> _EXERCISES TO COMPLETE_:
1. Copy the entries word for word, everything from their start down to and including the line that contains "269L251 286H269V295H304V286H321L338 269V234L321".
2. Carry the Fatal Frame: Maiden of Black Water review forward, writing the part that comes next after its final sentence.

> _READING PASSAGE_:
——

Well, it turns out fans a shade too pessimistic, as Nintendo has released Fatal Frame: Maiden of Black Water as a download-exclusive title for the Wii U. Between its mature themes, and extensive use of the GamePad, Fatal Frame: Maiden of Black Water would seem to be exactly the kind of game the Wii U desperately needs, but is the series clinging too closely to its past?
Fatal Frame: Maiden Of Black Water (Wii U)
Fatal Frame: Maiden of Black Water is a dark game. Not just for a Nintendo-published title, but by survival horror standards in general. Compared to this game, The Last of Us is a lighthearted romp for the whole family. Fatal Frame: MoBW deals with suicide, and I mean deals with it. You will see numerous people kill themselves or attempt to kill themselves throughout this game, and everything just feels smothered in a deep, dark blanket of depression and dread. Yeah. If you’re feeling down, I honestly suggest you steer clear of this game.

——

> _DATA LINES_:
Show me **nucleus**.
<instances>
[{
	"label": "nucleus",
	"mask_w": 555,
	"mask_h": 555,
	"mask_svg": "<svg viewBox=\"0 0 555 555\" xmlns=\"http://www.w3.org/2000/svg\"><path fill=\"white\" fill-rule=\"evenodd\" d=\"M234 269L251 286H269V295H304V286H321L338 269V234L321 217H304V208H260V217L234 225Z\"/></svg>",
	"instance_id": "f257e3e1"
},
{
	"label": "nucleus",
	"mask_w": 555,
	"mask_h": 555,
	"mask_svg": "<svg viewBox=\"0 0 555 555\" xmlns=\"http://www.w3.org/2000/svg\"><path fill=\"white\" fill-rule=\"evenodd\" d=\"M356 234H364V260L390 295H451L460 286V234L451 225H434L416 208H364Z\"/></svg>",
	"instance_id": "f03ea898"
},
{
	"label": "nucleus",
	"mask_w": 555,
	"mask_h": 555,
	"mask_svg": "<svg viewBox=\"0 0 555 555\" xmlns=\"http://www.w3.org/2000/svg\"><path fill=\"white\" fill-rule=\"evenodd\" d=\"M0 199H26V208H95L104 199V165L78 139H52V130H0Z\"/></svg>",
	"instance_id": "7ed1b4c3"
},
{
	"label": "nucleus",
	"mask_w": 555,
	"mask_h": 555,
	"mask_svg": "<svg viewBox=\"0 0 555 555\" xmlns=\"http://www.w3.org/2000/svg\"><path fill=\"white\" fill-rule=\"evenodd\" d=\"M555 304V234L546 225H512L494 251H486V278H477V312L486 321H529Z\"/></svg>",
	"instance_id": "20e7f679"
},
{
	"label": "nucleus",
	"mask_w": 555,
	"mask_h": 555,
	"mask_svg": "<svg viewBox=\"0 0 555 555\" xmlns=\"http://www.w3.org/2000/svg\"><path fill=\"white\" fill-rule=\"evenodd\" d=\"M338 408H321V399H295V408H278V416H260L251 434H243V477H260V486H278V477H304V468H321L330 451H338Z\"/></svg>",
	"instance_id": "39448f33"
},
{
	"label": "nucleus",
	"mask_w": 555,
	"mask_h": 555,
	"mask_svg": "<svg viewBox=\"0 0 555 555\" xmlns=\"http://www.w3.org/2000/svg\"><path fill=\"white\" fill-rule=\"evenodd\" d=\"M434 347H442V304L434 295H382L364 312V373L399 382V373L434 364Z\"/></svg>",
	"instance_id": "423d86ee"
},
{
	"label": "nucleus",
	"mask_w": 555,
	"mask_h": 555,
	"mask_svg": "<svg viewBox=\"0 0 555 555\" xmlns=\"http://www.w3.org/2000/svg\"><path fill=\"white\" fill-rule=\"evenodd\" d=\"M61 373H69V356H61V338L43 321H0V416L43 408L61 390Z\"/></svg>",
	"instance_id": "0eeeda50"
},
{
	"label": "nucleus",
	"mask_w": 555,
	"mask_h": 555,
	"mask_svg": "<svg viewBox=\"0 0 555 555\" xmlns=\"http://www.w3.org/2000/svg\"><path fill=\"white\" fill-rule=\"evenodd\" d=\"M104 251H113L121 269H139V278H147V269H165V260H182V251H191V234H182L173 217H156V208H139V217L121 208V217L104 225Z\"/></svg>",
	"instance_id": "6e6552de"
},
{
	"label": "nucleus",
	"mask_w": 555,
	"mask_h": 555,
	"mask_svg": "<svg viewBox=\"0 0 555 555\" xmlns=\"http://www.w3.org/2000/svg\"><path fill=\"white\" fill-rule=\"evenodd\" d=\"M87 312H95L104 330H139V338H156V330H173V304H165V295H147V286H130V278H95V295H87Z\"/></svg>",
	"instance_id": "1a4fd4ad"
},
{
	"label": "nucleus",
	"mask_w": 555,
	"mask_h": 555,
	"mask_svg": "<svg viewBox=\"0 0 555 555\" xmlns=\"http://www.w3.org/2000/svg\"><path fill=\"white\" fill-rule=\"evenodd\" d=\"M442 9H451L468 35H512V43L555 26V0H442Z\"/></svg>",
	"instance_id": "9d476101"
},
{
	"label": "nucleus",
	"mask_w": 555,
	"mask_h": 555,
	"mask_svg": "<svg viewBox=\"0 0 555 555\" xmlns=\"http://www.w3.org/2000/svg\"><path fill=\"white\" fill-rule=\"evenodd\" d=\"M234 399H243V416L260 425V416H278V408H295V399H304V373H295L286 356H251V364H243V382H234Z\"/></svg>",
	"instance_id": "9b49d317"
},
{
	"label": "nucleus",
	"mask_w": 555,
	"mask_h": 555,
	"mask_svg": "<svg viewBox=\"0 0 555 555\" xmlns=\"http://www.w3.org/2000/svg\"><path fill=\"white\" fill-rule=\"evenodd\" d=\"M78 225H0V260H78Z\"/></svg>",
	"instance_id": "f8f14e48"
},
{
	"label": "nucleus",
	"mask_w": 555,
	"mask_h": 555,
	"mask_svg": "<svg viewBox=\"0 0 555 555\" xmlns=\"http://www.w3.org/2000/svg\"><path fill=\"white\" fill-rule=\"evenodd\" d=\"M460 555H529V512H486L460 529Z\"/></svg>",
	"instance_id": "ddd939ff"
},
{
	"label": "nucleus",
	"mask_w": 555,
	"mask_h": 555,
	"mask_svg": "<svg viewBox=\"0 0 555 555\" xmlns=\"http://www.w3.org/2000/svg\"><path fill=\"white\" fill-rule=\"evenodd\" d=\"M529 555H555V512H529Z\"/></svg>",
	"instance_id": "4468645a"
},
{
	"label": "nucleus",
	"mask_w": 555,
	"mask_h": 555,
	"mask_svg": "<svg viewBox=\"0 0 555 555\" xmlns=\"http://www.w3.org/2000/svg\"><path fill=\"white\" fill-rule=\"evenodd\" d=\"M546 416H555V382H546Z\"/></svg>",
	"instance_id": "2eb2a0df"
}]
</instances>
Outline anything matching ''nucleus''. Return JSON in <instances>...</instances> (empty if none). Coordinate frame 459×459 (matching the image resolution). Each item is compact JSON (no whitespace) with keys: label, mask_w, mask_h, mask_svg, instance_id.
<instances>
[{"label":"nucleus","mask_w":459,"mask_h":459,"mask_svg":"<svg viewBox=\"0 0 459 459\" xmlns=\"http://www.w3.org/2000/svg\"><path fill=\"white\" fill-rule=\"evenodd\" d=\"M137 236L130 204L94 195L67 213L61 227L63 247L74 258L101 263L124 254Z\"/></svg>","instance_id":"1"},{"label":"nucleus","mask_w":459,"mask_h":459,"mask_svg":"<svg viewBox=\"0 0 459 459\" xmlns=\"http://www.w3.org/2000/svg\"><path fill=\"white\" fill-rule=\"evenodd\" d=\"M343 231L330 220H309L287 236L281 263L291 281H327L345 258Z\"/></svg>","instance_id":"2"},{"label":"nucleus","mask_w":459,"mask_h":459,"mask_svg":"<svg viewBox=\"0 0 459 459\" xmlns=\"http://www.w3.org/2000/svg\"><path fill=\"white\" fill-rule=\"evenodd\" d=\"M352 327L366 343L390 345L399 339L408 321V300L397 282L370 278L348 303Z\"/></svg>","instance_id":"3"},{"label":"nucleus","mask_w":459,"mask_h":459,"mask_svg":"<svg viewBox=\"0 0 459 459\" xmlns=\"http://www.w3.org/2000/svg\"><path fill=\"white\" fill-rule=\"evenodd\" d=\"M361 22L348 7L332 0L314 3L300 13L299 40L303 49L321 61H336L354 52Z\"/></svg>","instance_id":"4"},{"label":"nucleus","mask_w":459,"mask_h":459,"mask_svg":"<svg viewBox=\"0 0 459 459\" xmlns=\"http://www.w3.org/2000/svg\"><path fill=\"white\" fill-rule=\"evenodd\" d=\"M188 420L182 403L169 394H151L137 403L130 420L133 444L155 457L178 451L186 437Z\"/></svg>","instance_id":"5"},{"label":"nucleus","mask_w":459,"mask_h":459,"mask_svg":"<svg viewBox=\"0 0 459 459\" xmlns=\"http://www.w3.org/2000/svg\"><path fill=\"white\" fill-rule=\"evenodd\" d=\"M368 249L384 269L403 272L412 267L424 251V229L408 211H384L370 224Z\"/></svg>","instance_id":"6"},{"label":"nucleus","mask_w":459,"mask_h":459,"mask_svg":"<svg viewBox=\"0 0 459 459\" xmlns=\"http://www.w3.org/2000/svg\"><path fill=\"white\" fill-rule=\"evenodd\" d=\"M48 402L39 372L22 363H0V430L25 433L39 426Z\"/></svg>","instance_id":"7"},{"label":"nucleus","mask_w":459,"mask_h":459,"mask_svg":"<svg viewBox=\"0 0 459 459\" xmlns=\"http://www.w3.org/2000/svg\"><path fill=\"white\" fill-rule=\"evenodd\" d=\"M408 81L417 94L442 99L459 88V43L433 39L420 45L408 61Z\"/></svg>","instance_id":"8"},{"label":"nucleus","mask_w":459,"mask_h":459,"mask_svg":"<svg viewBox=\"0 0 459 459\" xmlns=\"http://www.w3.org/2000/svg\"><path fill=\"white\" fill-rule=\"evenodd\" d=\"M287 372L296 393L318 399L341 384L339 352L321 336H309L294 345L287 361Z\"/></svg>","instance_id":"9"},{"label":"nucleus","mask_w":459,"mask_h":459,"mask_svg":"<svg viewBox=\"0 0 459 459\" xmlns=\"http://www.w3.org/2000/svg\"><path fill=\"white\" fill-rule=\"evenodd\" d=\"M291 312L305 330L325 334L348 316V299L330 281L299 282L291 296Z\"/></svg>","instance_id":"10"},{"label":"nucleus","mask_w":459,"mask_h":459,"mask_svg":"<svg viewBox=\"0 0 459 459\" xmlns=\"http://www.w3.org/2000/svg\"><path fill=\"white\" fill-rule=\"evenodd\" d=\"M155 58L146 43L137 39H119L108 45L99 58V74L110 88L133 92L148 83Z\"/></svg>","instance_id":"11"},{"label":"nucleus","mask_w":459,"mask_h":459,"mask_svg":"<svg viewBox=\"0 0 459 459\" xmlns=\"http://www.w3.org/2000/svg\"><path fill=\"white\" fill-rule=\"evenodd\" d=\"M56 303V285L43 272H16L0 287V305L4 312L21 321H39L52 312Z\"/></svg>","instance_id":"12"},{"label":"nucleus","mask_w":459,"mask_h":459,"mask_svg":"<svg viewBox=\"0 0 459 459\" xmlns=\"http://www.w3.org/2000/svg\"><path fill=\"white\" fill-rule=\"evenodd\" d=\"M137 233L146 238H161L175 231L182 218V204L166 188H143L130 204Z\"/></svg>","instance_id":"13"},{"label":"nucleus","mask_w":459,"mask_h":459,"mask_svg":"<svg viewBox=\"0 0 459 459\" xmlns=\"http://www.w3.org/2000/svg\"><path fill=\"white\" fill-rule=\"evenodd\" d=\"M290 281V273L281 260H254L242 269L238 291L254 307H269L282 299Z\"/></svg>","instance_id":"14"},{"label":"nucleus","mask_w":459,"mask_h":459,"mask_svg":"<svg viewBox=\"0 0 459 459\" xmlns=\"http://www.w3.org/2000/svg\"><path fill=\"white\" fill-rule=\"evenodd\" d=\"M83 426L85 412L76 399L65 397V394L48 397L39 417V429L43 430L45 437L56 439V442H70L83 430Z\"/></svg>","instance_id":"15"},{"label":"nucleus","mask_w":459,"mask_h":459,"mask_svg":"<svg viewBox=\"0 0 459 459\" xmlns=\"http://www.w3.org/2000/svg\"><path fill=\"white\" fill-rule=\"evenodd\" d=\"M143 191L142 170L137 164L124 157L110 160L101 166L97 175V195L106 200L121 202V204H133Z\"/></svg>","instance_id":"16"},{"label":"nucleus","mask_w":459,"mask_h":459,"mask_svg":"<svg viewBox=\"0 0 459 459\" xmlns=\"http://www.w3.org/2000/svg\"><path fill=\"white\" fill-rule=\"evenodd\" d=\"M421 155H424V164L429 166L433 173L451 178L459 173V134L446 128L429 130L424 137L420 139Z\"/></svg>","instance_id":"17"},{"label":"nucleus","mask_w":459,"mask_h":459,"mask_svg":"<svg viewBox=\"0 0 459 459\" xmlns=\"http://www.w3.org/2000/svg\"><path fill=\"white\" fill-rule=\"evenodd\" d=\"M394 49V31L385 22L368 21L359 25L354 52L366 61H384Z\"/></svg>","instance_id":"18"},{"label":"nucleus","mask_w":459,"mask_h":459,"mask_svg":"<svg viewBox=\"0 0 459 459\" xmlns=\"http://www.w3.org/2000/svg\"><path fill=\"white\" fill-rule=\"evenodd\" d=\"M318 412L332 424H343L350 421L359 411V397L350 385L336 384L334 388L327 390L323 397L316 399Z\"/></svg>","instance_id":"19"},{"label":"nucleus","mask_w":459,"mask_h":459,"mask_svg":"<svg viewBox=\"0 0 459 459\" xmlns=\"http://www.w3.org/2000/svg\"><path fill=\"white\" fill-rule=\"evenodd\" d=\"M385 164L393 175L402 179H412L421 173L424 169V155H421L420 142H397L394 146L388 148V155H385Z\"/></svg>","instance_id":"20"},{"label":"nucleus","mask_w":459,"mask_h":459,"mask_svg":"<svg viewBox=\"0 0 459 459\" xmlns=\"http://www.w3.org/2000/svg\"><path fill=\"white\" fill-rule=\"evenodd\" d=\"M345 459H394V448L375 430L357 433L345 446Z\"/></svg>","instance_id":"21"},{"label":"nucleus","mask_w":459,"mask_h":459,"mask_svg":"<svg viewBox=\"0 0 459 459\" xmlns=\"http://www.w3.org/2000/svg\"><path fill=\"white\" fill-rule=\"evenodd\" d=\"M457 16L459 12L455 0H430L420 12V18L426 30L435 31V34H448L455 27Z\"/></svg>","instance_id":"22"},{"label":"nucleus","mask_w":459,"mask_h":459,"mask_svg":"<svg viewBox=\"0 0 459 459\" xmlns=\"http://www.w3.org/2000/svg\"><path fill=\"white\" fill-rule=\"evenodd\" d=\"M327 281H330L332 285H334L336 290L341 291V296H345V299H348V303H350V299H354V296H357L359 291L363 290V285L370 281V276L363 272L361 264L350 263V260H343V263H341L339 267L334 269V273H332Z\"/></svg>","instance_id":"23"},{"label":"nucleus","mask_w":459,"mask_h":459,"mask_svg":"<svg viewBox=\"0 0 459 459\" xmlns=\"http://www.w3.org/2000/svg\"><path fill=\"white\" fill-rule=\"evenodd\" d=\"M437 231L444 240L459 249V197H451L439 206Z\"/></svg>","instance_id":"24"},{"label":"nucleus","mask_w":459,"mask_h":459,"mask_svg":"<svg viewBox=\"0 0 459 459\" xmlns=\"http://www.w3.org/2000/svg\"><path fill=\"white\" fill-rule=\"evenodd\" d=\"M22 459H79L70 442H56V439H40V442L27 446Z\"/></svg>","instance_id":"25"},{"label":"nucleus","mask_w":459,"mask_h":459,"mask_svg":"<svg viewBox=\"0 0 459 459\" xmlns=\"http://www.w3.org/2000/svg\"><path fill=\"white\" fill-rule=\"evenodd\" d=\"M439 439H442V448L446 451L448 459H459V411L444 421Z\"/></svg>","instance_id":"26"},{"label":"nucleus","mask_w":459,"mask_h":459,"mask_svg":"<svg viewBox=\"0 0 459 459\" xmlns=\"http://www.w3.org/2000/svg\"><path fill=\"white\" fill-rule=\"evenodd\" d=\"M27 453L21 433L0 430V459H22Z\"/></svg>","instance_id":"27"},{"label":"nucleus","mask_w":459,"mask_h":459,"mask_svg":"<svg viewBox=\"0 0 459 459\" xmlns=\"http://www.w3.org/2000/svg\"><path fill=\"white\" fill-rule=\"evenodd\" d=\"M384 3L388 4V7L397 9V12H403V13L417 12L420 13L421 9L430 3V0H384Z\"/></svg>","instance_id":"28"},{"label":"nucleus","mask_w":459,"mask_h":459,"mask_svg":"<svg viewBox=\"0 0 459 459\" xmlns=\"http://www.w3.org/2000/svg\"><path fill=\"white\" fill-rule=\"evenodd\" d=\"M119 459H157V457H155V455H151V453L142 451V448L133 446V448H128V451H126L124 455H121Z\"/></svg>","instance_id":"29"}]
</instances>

——

> _ANSWERS BELOW_:
1.
Show me **nucleus**.
<instances>
[{
	"label": "nucleus",
	"mask_w": 555,
	"mask_h": 555,
	"mask_svg": "<svg viewBox=\"0 0 555 555\" xmlns=\"http://www.w3.org/2000/svg\"><path fill=\"white\" fill-rule=\"evenodd\" d=\"M234 269L251 286H269V295H304V286H321L338 269V234L321 217H304V208H260V217L234 225Z\"/></svg>",

2.
The story revolves around Mt. Hikami, an infamous suicide spot, obviously inspired by real-life suicide spot, Aokigahara Forest. The mountain was host to dark, cultist rituals and ever since, mysterious “shrine maidens” have haunted the place, luring people to their deaths. You play as three characters, who are drawn to the mountain in hopes of finding lost loved ones, or to solve the mysteries of its haunted past. If you’re hoping for deep characterization from Fatal Frame: MoBW, well, keep hoping. As in a lot of Asian horror, the protagonists of Fatal Frame: MoBW remain rather stoic and don’t readily reveal their inner motivations. That said, the story’s unique setting and basis in Japanese folklore is fascinating, and the game manages to serve up a good smattering of genuinely disturbing moments.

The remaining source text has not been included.